PHELPS PARK: In the heart of Teaneck
lies a one-acre arboretum
by Howard Prosnitz, Staff Writer
Teaneck Suburbanite, June 11, 2008, p. 5
In 1952, when Fairleign Dickinson University acquired the campus of the former Bergen Junior College, it sought to add a township-owned parcel of land to its River Road campus. A land swap was arranged, and the township gave up the property along the river in exchange for a piece of land on the west side of River Road owned by FDU. That 15.71-acre property became Phelps Park.
Located in the heart of Teaneck, only four blocks from Cedar Lane, Phelps Park is one of the township's most heavily used parks. Its amenties include two baseball fields, a basketball and a tennis court, the latter serving the Teaneck High School tennis team, and a picnic area. Phelps Park is also one of four township parks that has a swimming pool.
But the park is unique among Teaneck's park for another reason: it is the only park to have an arboretum, a collectiom or museum of trees.
Begun in 2002 and yet to be given an official opening, the arboretum occupies approximately one acre of the park and is home to about 150 trees which have been identified.
It is appropriate that Teaneck's arboretum is located in a park named for William Walter Phelps, the 19th century lawyer and congressman whose estate occupied much of the area that is Teaneck today. Phelps was an ardent arbori-culturist and was said to have planted more than 600,000 trees between 1875-1880.
Those that comprise the arboretum are collected in rows and gathered by species, said George Reskakis, chair of the township's Parks, Playgrounds and Recreation Advisory Board.
"The arrangement indicates that they did not grow hazardously, but were planted by design," Reskakis said. He noted that Phelps's estate extended from Teaneck Road to River Road and from Route 4 to the area of DeGraw Avenue.
"River Road was a main frontage to his land, so it would make sense that he would plant a beautiful grove in this area," Reskakis said.
He noted that the PPRAB had considered other sites for the arboretum, including the picnic area of Amman Park, but chose Phelps because of the greater abundance and variety of trees.

## CHECK YOUR UNDERSTANDING:
(1) In the Phelps Park article, copy the passage starting with "He noted that the" and going on through "variety of trees.", swapping "PPRAB" for "advisory board".
(2) According to the Phelps Park article, about how many identified trees does the arboretum hold?
(3) List every facility that the Phelps Park article's paragraph beginning "Located in the heart of Teaneck" says the park has.

## SUPPLIED INFORMATION:
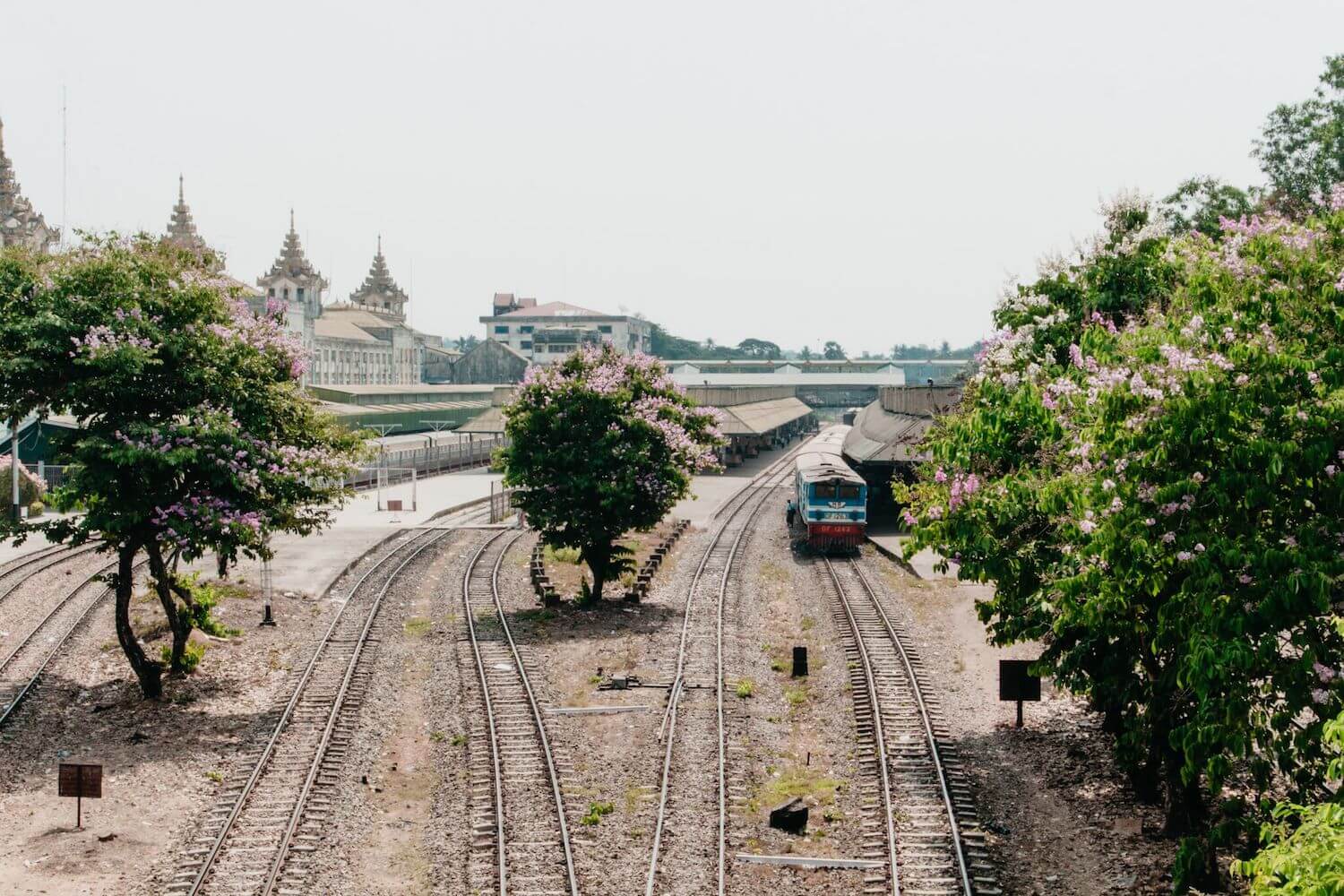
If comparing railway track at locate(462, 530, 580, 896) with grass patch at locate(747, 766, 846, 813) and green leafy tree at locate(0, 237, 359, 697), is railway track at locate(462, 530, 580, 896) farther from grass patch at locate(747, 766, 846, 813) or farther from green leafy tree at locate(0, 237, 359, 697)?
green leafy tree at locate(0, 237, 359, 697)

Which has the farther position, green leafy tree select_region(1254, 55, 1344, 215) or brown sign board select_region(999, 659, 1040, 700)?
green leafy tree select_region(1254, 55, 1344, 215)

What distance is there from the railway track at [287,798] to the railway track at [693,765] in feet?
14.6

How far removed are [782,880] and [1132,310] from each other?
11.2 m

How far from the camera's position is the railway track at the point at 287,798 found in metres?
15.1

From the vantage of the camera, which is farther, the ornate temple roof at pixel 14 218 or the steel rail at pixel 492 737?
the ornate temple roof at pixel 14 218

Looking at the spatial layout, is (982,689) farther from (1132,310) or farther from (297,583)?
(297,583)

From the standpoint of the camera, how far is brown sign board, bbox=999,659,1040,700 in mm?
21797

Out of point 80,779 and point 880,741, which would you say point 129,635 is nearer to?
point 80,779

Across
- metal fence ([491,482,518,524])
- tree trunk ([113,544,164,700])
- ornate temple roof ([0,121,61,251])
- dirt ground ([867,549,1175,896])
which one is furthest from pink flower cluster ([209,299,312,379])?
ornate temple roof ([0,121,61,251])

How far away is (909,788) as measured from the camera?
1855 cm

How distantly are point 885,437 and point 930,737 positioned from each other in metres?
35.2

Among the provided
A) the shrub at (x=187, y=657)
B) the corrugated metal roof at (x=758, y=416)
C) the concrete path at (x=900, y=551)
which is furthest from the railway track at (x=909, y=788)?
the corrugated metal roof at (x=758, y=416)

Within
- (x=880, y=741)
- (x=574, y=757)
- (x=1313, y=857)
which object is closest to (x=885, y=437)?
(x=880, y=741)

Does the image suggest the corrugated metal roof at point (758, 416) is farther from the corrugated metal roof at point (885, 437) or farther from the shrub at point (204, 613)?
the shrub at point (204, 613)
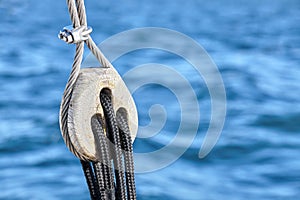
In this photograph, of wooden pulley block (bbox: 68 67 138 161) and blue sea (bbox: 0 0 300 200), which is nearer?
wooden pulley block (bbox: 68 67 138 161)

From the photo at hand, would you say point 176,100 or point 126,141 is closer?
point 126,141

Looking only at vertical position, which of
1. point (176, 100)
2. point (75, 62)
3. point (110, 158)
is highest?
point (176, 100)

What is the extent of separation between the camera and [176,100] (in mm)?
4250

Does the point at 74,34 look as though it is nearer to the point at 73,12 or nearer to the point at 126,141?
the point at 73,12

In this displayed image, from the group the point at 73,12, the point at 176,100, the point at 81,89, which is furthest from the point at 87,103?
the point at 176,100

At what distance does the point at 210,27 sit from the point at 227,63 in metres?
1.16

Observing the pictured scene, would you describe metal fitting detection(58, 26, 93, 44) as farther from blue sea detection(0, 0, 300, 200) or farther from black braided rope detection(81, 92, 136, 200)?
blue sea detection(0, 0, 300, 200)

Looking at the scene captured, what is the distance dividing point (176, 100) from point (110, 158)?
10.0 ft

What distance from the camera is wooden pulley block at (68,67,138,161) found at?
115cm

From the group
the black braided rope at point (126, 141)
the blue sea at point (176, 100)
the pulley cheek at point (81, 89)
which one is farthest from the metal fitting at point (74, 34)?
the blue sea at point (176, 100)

---

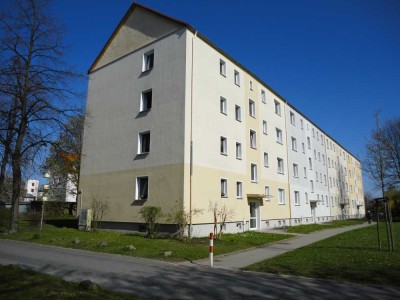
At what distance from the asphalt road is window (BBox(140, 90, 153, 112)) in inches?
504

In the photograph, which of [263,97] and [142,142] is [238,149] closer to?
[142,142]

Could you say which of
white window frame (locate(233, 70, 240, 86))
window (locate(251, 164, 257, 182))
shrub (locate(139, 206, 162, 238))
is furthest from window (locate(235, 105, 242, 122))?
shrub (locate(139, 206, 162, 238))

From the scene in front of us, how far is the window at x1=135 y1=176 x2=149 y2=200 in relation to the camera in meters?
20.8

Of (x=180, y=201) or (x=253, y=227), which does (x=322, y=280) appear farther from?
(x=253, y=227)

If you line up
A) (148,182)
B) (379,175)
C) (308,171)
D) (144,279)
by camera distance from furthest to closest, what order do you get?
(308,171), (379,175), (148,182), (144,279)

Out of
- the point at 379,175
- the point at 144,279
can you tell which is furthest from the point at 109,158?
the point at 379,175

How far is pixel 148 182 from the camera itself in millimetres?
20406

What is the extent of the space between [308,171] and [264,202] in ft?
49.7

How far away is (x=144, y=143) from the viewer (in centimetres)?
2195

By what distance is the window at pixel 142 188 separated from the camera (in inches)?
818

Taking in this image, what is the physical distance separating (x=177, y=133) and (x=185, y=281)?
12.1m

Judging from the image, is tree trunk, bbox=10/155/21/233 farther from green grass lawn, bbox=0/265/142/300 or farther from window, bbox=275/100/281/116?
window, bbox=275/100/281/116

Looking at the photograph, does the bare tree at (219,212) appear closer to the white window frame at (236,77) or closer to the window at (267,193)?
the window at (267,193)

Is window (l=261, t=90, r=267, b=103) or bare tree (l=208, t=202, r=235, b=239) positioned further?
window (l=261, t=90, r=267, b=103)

## ACTIVITY ANSWERS:
(1)
He noted that the advisory board had considered other sites for the arboretum, including the picnic area of Amman Park, but chose Phelps because of the greater abundance and variety of trees.

(2) About 150 trees.

(3) Two baseball fields, a basketball court, a tennis court, a picnic area, a swimming pool